### TASK GOAL
Please retype the data in full and exactly; the pictures are not part of the copy.

• • • •

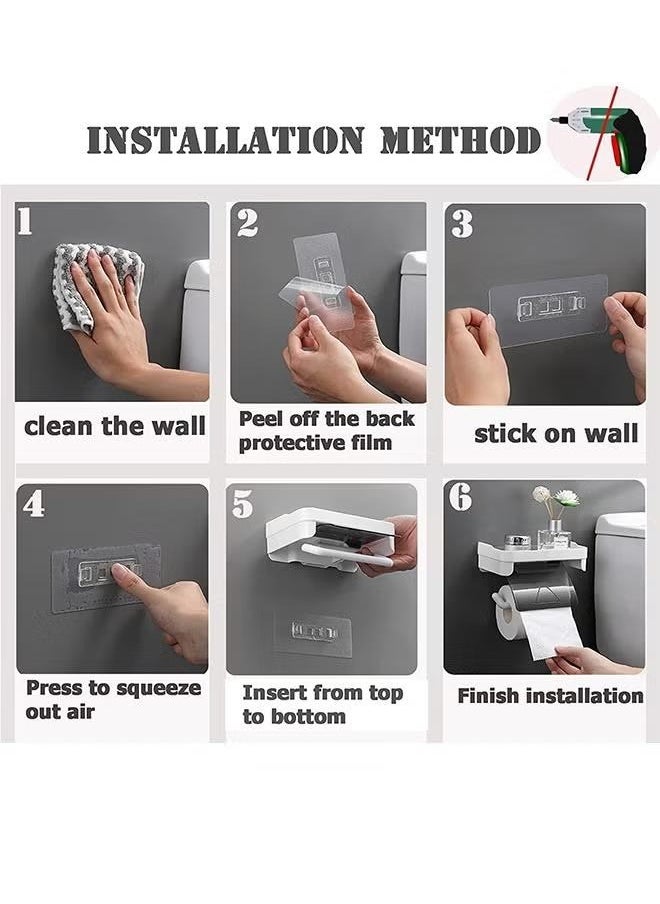 INSTALLATION METHOD

1
clean the wall

2
Peel off the back protective film

3
stick on wall

4
Press to squeeze out air

5
Insert from top to bottom

6
Finish installation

• • • •

### RESPONSE AREA
 INSTALLATION METHOD

1
clean the wall

2
Peel off the back protective film

3
stick on wall

4
Press to squeeze out air

5
Insert from top to bottom

6
Finish installation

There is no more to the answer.